● **What you have to do**
All of the records need to be retyped exactly, with no line dropped.

● **Input for this task**
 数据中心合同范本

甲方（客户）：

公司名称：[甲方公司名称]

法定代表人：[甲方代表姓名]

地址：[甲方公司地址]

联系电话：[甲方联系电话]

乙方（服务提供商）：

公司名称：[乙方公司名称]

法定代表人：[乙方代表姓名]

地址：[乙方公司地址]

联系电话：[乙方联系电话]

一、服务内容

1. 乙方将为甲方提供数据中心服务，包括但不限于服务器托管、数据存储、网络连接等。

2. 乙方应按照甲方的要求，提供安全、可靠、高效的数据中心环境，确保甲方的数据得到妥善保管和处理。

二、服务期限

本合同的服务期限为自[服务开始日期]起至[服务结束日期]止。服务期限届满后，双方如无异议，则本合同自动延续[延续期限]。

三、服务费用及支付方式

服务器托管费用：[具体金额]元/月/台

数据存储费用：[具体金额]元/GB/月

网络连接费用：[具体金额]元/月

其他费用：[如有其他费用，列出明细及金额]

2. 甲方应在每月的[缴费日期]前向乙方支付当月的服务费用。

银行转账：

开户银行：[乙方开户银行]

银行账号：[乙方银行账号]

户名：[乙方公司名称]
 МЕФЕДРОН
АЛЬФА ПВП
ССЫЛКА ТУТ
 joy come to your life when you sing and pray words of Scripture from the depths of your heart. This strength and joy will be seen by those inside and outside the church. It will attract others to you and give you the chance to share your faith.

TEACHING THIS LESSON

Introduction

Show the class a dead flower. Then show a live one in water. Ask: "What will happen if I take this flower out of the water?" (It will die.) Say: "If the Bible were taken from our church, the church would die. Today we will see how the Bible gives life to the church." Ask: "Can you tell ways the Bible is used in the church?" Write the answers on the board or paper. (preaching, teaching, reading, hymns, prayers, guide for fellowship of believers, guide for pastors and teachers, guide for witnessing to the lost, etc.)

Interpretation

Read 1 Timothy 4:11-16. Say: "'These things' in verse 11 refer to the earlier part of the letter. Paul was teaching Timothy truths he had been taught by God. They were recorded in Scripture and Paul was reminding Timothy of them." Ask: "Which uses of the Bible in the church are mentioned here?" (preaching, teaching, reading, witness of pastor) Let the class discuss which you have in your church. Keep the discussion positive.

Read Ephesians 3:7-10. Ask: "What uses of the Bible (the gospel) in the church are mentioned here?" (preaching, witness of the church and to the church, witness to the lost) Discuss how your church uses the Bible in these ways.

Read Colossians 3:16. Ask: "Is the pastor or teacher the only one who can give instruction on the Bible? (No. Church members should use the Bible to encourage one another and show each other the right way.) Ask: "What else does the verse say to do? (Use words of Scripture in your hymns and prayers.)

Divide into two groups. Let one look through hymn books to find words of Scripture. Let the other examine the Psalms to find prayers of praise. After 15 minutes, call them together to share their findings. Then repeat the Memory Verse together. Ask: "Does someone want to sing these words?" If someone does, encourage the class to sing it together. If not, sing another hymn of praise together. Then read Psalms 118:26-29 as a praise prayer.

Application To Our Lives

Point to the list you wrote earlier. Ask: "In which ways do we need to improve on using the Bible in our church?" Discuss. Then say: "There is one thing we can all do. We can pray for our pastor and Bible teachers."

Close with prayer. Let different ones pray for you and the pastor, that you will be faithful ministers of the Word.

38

● **Answer section**
 数据中心合同范本

甲方（客户）：

公司名称：[甲方公司名称]

法定代表人：[甲方代表姓名]

地址：[甲方公司地址]

联系电话：[甲方联系电话]

乙方（服务提供商）：

公司名称：[乙方公司名称]

法定代表人：[乙方代表姓名]

地址：[乙方公司地址]

联系电话：[乙方联系电话]

一、服务内容

1. 乙方将为甲方提供数据中心服务，包括但不限于服务器托管、数据存储、网络连接等。

2. 乙方应按照甲方的要求，提供安全、可靠、高效的数据中心环境，确保甲方的数据得到妥善保管和处理。

二、服务期限

本合同的服务期限为自[服务开始日期]起至[服务结束日期]止。服务期限届满后，双方如无异议，则本合同自动延续[延续期限]。

三、服务费用及支付方式

服务器托管费用：[具体金额]元/月/台

数据存储费用：[具体金额]元/GB/月

网络连接费用：[具体金额]元/月

其他费用：[如有其他费用，列出明细及金额]

2. 甲方应在每月的[缴费日期]前向乙方支付当月的服务费用。

银行转账：

开户银行：[乙方开户银行]

银行账号：[乙方银行账号]

户名：[乙方公司名称]
 МЕФЕДРОН
АЛЬФА ПВП
ССЫЛКА ТУТ
 joy come to your life when you sing and pray words of Scripture from the depths of your heart. This strength and joy will be seen by those inside and outside the church. It will attract others to you and give you the chance to share your faith.

TEACHING THIS LESSON

Introduction

Show the class a dead flower. Then show a live one in water. Ask: "What will happen if I take this flower out of the water?" (It will die.) Say: "If the Bible were taken from our church, the church would die. Today we will see how the Bible gives life to the church." Ask: "Can you tell ways the Bible is used in the church?" Write the answers on the board or paper. (preaching, teaching, reading, hymns, prayers, guide for fellowship of believers, guide for pastors and teachers, guide for witnessing to the lost, etc.)

Interpretation

Read 1 Timothy 4:11-16. Say: "'These things' in verse 11 refer to the earlier part of the letter. Paul was teaching Timothy truths he had been taught by God. They were recorded in Scripture and Paul was reminding Timothy of them." Ask: "Which uses of the Bible in the church are mentioned here?" (preaching, teaching, reading, witness of pastor) Let the class discuss which you have in your church. Keep the discussion positive.

Read Ephesians 3:7-10. Ask: "What uses of the Bible (the gospel) in the church are mentioned here?" (preaching, witness of the church and to the church, witness to the lost) Discuss how your church uses the Bible in these ways.

Read Colossians 3:16. Ask: "Is the pastor or teacher the only one who can give instruction on the Bible? (No. Church members should use the Bible to encourage one another and show each other the right way.) Ask: "What else does the verse say to do? (Use words of Scripture in your hymns and prayers.)

Divide into two groups. Let one look through hymn books to find words of Scripture. Let the other examine the Psalms to find prayers of praise. After 15 minutes, call them together to share their findings. Then repeat the Memory Verse together. Ask: "Does someone want to sing these words?" If someone does, encourage the class to sing it together. If not, sing another hymn of praise together. Then read Psalms 118:26-29 as a praise prayer.

Application To Our Lives

Point to the list you wrote earlier. Ask: "In which ways do we need to improve on using the Bible in our church?" Discuss. Then say: "There is one thing we can all do. We can pray for our pastor and Bible teachers."

Close with prayer. Let different ones pray for you and the pastor, that you will be faithful ministers of the Word.

38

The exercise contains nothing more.